In a panel discussion at Livewire Live in 2016, which you can see here, I described my worst fear at that moment: the danger of a trade war. In this wire, I revisit my thesis and ask what it means for investors.
My comment then was that “if we get policies that fiddle with markets or if we get political fracturing, which seemed inevitable, then we may get an excess risk premium. and markets will behave badly for a period of time”.
My warning remains in place that political fracturing was inevitable:
In essence, we have had 30 years of unusually clear sailing. The tailwinds include the first phase of globalisation, a largely single global superpower, a 30 year decline in interest rates, the rise of democracy (now under some stress), low levels of human violence, strong demographics, low economic volatility (which was an important backdrop to financial complacency pre-GFC and arguably post), the injection of a large pool of cheap global labour and the freeing up of markets.
Unfortunately, many are now under challenge or possible decline.
We are likely to see ebbing and flowing of risks, and opportunities will abound. While changing political leadership from time to time may lead to periods of stability, the underlying stresses will remain, with additional challenges from demographic, debt and other trends.
Our thesis was that many of the previously positive forces of globalisation, and particularly the tailwinds from a globalising global labour market, were reaching their limits of political support.
The foundation of today's events
The injection of cheap labour into the global economy in the 1980s has created two labour pools, those in emerging markets and those in developed. And while emerging wages have risen in real terms, developed wages have stagnated, particularly for middle to lower paid workers.
The injection of cheap workers had a significant impact on the global labour market while being supportive to investor returns through rising global growth, falling inflation and interest rates, and subdued labour share of GDP – particularly in developed economies.
Although investment markets have remained strong for part of the time since our call, the increasing rise of populism, calls for trade wars, fracturing of politics, recent Paris riots and the emergence of BREXIT has confirmed the underlying risks. With the addition of late-cycle tightening by the Fed, market volatility has increased as we digest rising political and economic risk.
Should we remain concerned?
Looking forward, my thesis remains largely unchanged: The first 30 years of globalisation would be the easiest and the following 30 years could produce a range of challenging characteristics.
To be clear, this does not mean that we need to be bearish throughout this period and in fact, outsized positive opportunities may become available, and reasonably long periods of positive returns should be expected. But the prospect of higher risk premiums and heightened moments of volatility seem likely.
The key drivers ahead
Firstly, the injection of globally cheap labour is yet to work through the global economic system.
The International Labour Organisation research notes that when measuring salaries globally, there are largely two distributions of labour – one for emerging countries and one for developed.

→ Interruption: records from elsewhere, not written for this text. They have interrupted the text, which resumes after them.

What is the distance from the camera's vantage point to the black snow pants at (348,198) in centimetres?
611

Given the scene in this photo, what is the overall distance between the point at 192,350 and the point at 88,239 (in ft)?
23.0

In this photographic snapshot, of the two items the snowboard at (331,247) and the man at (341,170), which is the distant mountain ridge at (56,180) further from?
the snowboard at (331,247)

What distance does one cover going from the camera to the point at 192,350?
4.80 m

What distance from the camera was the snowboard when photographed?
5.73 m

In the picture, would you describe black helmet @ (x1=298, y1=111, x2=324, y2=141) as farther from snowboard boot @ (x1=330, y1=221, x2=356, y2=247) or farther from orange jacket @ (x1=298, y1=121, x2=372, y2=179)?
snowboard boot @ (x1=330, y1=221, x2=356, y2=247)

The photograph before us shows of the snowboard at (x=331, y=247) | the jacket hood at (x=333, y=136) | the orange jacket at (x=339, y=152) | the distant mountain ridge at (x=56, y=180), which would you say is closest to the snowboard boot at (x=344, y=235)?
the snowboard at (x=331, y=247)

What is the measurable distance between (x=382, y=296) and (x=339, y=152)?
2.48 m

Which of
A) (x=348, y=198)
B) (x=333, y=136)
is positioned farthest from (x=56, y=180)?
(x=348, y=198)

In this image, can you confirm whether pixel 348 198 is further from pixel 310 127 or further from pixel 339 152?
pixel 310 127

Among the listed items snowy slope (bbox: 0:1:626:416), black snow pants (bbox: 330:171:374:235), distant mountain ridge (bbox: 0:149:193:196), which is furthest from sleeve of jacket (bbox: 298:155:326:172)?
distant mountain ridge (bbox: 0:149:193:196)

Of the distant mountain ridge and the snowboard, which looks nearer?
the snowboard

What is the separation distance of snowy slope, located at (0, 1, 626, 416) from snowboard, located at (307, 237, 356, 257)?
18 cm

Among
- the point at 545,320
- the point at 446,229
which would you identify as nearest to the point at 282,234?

Despite the rise in real wages in developing countries in recent decades, a large gap remains between developing and developed.
Importantly, developing are no longer competing just at the low-income end of the distribution but now through better education and global technology, and are increasingly more competitive against middle and some upper income developed economy workers.
The natural forces of a free global economy are trying to bring the two distributions of labour together, with the first phase of this convergence over past 30 years having uniform global political support. That is no longer the case.
A second factor is the emerging impact of technological change. When technology competition is overlaid on the existing dual global labour market distribution, it seems highly likely that political unrest, uncertainty and rising populism will remain a feature.
Other drivers of political volatility and risk include the unsettled path to multiple global geopolitical powers, the challenges of divergent economic systems (including the role of state economic power), climate risks and the rise of additional unknown and possible unknowable challenges such as cyber.
Tensions within countries are also likely to increase, resulting in political fracturing as major political parties lose popular support.
What does this mean for investors?
The portfolio solution remains one of common sense. Diversification, clearly identify the inherent risks, expect a sustained period of lower returns, have a clear plan on how to capitalise on volatility, do not always assume that global companies benefiting from global supply chains will be winners, beware of unanticipated leverage and remember the benefits of cash flow and cash.
For the active investor, this may be a great time to show skill.
For most, diversification and clear identification of strategy will most likely suffice.
As we continue to face volatile market periods, bonds will offer the stability of principal and income, as investors seek the highest quality investments. Find out more.
I would be very interested to know, in Mark's comment, "For the active investor, this may be a great time to show skill" what he means by "active investor." Is this a person trading constantly, looking mostly for capital gain or is this person trading occasionally looking mostly for dividend income? By heading the article "30 years", it seems the latter but then other comments seems to point to the former.